The Branch was formed to combat the activities of the ‘Fenians’ and, because of this, was originally known as the ‘Special Irish Branch’. The ‘Fenians’ were Irish Republican extremists who, seeking Home Rule for Ireland, were at that time placing bombs in various public buildings in London and at one point tried to blow up Scotland Yard itself.
The Special Irish Branch was veiy successful in its efforts and after three years’ Irish’ was dropped from its title. It was expanded to deal with security problems at the Jubilee of Queen Victoria in 1887 and still later with foreign anarchists who were regarded as a danger to society.
Except for a period during the First World War, the Special Branch has formed part of the CID[7] throughout its existence and is today headed by a Deputy Assistant Commissioner. The members of the Branch are police officers recruited from either the Uniform Branch or other parts of the CID and are subject to exactly the same conditions and regulations as all other police officers.
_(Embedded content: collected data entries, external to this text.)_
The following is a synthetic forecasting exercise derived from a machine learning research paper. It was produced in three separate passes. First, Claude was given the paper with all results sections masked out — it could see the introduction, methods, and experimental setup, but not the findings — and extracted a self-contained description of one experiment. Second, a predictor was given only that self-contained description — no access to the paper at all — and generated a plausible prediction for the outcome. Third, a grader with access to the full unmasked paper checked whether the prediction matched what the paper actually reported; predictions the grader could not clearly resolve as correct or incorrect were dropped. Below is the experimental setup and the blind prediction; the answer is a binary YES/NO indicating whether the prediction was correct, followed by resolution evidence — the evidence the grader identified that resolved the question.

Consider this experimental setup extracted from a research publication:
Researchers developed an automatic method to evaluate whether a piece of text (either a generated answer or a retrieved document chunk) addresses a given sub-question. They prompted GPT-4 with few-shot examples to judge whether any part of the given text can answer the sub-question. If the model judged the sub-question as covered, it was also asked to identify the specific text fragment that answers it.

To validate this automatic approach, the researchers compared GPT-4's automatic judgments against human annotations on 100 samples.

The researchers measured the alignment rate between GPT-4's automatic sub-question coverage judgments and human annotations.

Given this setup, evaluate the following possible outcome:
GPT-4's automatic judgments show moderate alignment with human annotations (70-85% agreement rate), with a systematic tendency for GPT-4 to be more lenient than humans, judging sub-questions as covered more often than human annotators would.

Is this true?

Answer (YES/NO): NO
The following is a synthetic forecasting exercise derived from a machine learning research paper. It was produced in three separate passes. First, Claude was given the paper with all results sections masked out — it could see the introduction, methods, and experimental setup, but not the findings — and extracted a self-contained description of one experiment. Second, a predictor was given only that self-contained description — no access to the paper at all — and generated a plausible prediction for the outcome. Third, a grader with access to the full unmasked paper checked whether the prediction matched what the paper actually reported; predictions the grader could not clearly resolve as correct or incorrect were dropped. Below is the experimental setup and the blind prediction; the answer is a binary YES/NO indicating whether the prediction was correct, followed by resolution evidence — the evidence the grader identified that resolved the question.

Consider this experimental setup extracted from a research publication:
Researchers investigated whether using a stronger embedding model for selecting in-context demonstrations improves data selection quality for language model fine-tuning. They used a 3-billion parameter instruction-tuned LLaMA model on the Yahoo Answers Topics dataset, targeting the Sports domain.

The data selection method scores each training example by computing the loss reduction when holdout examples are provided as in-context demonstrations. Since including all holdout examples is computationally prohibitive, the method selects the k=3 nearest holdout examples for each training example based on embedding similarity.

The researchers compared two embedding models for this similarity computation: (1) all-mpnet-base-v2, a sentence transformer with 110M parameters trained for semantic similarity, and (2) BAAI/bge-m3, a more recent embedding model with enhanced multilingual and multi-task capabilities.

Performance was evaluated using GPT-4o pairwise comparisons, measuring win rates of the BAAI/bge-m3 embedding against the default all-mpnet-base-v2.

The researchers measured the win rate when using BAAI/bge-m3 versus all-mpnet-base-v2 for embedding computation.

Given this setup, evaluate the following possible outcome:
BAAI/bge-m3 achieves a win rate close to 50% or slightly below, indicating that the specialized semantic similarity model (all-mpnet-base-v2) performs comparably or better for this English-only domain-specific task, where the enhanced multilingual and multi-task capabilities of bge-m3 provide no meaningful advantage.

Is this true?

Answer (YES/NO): NO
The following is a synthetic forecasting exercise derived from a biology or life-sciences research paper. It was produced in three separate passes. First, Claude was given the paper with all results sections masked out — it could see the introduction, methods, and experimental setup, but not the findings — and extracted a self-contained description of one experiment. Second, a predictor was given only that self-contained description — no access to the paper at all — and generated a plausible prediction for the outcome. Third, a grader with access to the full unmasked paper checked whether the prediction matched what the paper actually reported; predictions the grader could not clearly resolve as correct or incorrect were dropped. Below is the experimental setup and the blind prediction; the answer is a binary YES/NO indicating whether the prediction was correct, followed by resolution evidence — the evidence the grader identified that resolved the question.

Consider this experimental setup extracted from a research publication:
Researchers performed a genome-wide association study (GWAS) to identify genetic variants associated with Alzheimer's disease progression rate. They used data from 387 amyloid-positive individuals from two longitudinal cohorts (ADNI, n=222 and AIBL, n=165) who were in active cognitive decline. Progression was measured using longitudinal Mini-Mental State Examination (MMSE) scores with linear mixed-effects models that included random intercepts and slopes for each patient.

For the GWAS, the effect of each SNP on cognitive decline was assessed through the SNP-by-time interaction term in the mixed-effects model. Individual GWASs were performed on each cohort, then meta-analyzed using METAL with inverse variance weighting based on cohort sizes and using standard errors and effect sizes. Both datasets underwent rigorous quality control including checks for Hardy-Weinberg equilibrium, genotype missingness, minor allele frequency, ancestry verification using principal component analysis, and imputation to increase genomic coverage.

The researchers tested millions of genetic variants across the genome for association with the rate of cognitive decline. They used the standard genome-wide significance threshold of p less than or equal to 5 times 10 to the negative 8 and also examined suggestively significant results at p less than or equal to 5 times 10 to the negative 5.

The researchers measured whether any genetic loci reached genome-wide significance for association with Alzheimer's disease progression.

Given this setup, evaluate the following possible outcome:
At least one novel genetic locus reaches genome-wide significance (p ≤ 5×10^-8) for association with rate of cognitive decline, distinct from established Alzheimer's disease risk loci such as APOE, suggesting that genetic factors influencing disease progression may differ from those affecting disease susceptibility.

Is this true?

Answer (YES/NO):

Despite the air of mystery sometimes attributed to the Branch in spy novels and TV series, it is in fact merely one of the specialist units used to provide efficient policing by the Force. Crimes committed for political reasons or against the State are still crimes. Political assassination is still murder and a terrorist bombing amounts, technically, to serious criminal damage or assault although both may be more dramatic and treated more seriously both by the police and the Courts.
This means that, as with all crimes, the police have a primary responsibility of prevention and if that is not achieved, the identification, arrest and prosecution of those responsible. Special Branch, therefore, always works within the law and the criminals it deals with have the same rights as any others.
The work of Special Branch is not widely publicised and is often, therefore, misrepresented. Its prime functions may be broken down as follows:
• to keep a watch on the movements of undesirables through air and sea ports;
• to cany out enquiries from the Home Office in cases where aliens apply for British nationality;
• to help guard Government ministers and foreign VIPs visiting Britain;
• to supply information about the activities of organisations or individuals who threaten the security of the country or seek to cause the breakdown of law and order.
Special Branch is concerned with contravention of the Official Secrets Acts and the prosecution of spies. It is fully occupied with combating the activities of the IRA in Great Britain in just the same way as its early forerunners, the Special Irish Branch, acted against the Fenians of the 19th Century.